Challenge ▸ Set down each entry exactly as given; pictures should not appear in the copy.

Record set ▸
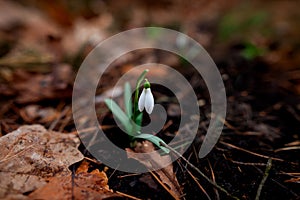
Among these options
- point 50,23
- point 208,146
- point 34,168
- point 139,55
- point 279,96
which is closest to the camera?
point 34,168

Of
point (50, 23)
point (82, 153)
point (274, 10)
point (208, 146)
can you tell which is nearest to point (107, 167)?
point (82, 153)

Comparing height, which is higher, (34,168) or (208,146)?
(208,146)

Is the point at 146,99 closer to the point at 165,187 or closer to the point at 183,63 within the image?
the point at 165,187

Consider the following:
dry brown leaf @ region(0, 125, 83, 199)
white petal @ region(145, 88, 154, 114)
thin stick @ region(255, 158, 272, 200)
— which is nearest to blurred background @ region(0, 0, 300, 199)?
thin stick @ region(255, 158, 272, 200)

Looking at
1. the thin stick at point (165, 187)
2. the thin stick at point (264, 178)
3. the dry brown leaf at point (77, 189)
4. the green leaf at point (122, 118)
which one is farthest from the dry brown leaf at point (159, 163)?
the thin stick at point (264, 178)

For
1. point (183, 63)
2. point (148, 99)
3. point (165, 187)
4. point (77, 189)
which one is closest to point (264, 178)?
point (165, 187)

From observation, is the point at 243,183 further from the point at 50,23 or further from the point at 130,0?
the point at 130,0
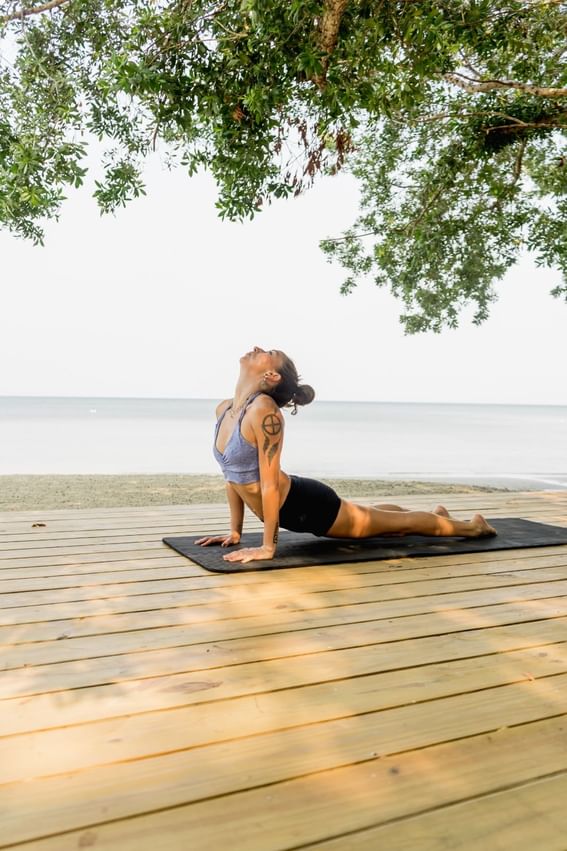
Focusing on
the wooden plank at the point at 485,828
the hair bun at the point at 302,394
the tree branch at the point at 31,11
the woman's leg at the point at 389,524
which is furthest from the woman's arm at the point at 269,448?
the tree branch at the point at 31,11

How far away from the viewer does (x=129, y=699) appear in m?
1.75

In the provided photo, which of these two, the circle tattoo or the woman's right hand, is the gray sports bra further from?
the woman's right hand

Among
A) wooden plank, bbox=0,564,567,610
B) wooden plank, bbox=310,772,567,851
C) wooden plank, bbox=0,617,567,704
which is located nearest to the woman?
wooden plank, bbox=0,564,567,610

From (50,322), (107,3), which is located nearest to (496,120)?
(107,3)

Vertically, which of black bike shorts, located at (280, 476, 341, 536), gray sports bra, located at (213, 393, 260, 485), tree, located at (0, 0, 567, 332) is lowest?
black bike shorts, located at (280, 476, 341, 536)

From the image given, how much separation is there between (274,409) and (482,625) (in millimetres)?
1299

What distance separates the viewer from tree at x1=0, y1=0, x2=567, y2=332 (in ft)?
12.1

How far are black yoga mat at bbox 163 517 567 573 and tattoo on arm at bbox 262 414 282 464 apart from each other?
527 millimetres

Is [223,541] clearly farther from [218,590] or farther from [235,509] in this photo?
[218,590]

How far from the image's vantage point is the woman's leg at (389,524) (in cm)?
347

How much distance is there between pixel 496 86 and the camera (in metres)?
6.14

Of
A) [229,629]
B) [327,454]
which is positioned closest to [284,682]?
[229,629]

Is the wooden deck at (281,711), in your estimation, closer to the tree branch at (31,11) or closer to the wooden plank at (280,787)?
the wooden plank at (280,787)

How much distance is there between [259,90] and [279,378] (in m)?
1.64
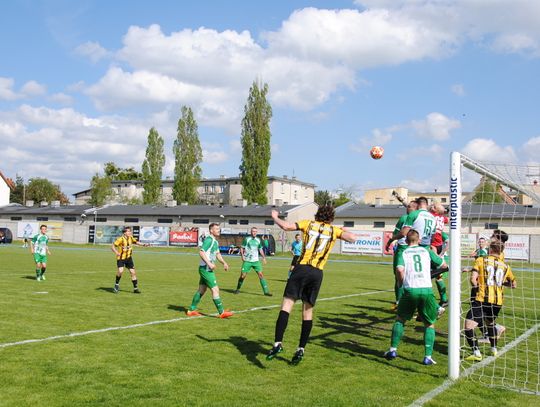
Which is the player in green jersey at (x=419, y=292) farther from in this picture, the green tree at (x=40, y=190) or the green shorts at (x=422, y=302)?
the green tree at (x=40, y=190)

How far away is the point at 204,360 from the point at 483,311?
177 inches

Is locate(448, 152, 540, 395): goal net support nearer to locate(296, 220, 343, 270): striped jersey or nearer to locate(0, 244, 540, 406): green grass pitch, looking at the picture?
locate(0, 244, 540, 406): green grass pitch

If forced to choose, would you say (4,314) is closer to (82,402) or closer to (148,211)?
(82,402)

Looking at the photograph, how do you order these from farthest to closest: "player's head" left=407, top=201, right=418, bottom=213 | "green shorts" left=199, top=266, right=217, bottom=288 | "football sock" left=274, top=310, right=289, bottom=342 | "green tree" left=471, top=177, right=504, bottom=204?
"green shorts" left=199, top=266, right=217, bottom=288, "player's head" left=407, top=201, right=418, bottom=213, "green tree" left=471, top=177, right=504, bottom=204, "football sock" left=274, top=310, right=289, bottom=342

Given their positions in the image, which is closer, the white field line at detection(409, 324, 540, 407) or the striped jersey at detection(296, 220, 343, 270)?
the white field line at detection(409, 324, 540, 407)

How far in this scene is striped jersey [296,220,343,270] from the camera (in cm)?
779

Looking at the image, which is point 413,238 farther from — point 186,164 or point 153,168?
point 153,168

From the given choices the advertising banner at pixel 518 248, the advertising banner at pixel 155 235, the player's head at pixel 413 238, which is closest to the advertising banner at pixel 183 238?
the advertising banner at pixel 155 235

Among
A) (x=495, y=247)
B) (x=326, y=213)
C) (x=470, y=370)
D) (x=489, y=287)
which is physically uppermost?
(x=326, y=213)

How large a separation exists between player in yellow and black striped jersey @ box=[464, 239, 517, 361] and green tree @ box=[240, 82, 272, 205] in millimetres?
60265

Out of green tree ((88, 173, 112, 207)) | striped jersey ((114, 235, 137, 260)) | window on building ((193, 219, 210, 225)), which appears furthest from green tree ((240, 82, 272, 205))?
striped jersey ((114, 235, 137, 260))

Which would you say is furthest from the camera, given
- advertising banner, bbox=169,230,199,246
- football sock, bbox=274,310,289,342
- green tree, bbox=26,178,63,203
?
green tree, bbox=26,178,63,203

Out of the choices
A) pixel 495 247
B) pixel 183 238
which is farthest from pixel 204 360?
pixel 183 238

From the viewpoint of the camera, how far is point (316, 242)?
25.6 feet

Result of the exercise ▸
Among these options
- point 50,23
- point 208,146
- point 34,168
- point 139,55
- point 279,96
which is closest to the camera?
point 34,168

Of
point (50, 23)
point (82, 153)
point (274, 10)
point (208, 146)
can you tell which is nearest to point (107, 167)?
point (82, 153)

Comparing height, which is higher, (34,168) or (208,146)?
(208,146)

Is the point at 146,99 closer to the point at 165,187 or closer to the point at 183,63 within the image?
the point at 165,187

Consider the following:
dry brown leaf @ region(0, 125, 83, 199)
white petal @ region(145, 88, 154, 114)
thin stick @ region(255, 158, 272, 200)
— which is nearest to blurred background @ region(0, 0, 300, 199)?
thin stick @ region(255, 158, 272, 200)

Looking at
1. the thin stick at point (165, 187)
2. the thin stick at point (264, 178)
3. the dry brown leaf at point (77, 189)
4. the green leaf at point (122, 118)
which one is farthest from the dry brown leaf at point (159, 163)?
the thin stick at point (264, 178)

For
1. point (183, 63)
2. point (148, 99)
3. point (165, 187)
4. point (77, 189)
which one is closest to point (264, 178)?
point (165, 187)

From observation, is the point at 243,183 further from the point at 50,23 or further from the point at 130,0?
the point at 130,0
Focusing on
the wooden plank at the point at 485,828
the hair bun at the point at 302,394
the tree branch at the point at 31,11
the woman's leg at the point at 389,524
which is furthest from the woman's arm at the point at 269,448?
the tree branch at the point at 31,11

How far away from the viewer does (x=129, y=699) appear in m?
1.75

In the provided photo, which of these two, the circle tattoo or the woman's right hand, is the gray sports bra further from?
the woman's right hand

Among
A) wooden plank, bbox=0,564,567,610
B) wooden plank, bbox=310,772,567,851
C) wooden plank, bbox=0,617,567,704
which is located nearest to the woman?
wooden plank, bbox=0,564,567,610

From (50,322), (107,3), which is located nearest to (496,120)?
(107,3)

Vertically, which of black bike shorts, located at (280, 476, 341, 536), gray sports bra, located at (213, 393, 260, 485), tree, located at (0, 0, 567, 332) is lowest?
black bike shorts, located at (280, 476, 341, 536)

From the image given, how much separation is there between (274,409) and (482,625) (in millimetres)?
1299

What distance separates the viewer from tree at x1=0, y1=0, x2=567, y2=332 (in ft)?
12.1

How far are black yoga mat at bbox 163 517 567 573 and tattoo on arm at bbox 262 414 282 464 apart from each other?
527 millimetres

Is [223,541] clearly farther from [218,590] or farther from [235,509] in this photo?
[218,590]

How far from the image's vantage point is the woman's leg at (389,524) (in cm)?
347

How much distance is there between pixel 496 86 and the camera (in metres)?
6.14

Of
A) [229,629]
B) [327,454]
which is positioned closest to [284,682]?
[229,629]

Is the wooden deck at (281,711), in your estimation, closer to the tree branch at (31,11) or closer to the wooden plank at (280,787)?
the wooden plank at (280,787)

How much distance is there between [259,90] and [279,378] (in m)?
1.64
Which is the player in green jersey at (x=419, y=292) farther from in this picture, the green tree at (x=40, y=190) or the green shorts at (x=422, y=302)?
the green tree at (x=40, y=190)

How far away is the point at 204,360 from the point at 483,311?
177 inches

Is locate(448, 152, 540, 395): goal net support nearer to locate(296, 220, 343, 270): striped jersey or nearer to locate(0, 244, 540, 406): green grass pitch, looking at the picture?
locate(0, 244, 540, 406): green grass pitch

If forced to choose, would you say (4,314) is closer to (82,402) or closer to (148,211)?
(82,402)

Looking at the photograph, how do you order these from farthest to closest: "player's head" left=407, top=201, right=418, bottom=213 | "green shorts" left=199, top=266, right=217, bottom=288 | "football sock" left=274, top=310, right=289, bottom=342 | "green tree" left=471, top=177, right=504, bottom=204?
"green shorts" left=199, top=266, right=217, bottom=288, "player's head" left=407, top=201, right=418, bottom=213, "green tree" left=471, top=177, right=504, bottom=204, "football sock" left=274, top=310, right=289, bottom=342

Given their positions in the image, which is closer, the white field line at detection(409, 324, 540, 407) or the striped jersey at detection(296, 220, 343, 270)?
the white field line at detection(409, 324, 540, 407)

How far in this scene is striped jersey [296,220,343,270] from the camera (in cm)?
779

Looking at the image, which is point 413,238 farther from — point 186,164 or point 153,168?
point 153,168

From the given choices the advertising banner at pixel 518 248, the advertising banner at pixel 155 235, the player's head at pixel 413 238, which is closest to the advertising banner at pixel 183 238?
the advertising banner at pixel 155 235

Among
A) (x=495, y=247)
B) (x=326, y=213)
C) (x=470, y=370)
D) (x=489, y=287)
which is physically uppermost?
(x=326, y=213)

How large a separation exists between player in yellow and black striped jersey @ box=[464, 239, 517, 361] and green tree @ box=[240, 82, 272, 205] in millimetres?
60265

Out of green tree ((88, 173, 112, 207)) | striped jersey ((114, 235, 137, 260)) | window on building ((193, 219, 210, 225)), which appears furthest from green tree ((240, 82, 272, 205))?
striped jersey ((114, 235, 137, 260))

Which would you say is furthest from the camera, given
- advertising banner, bbox=169,230,199,246
- football sock, bbox=274,310,289,342
- green tree, bbox=26,178,63,203
?
green tree, bbox=26,178,63,203

Out of the choices
A) pixel 495 247
B) pixel 183 238
which is farthest from pixel 204 360?
pixel 183 238

From the viewpoint of the camera, how far is point (316, 242)?
25.6 feet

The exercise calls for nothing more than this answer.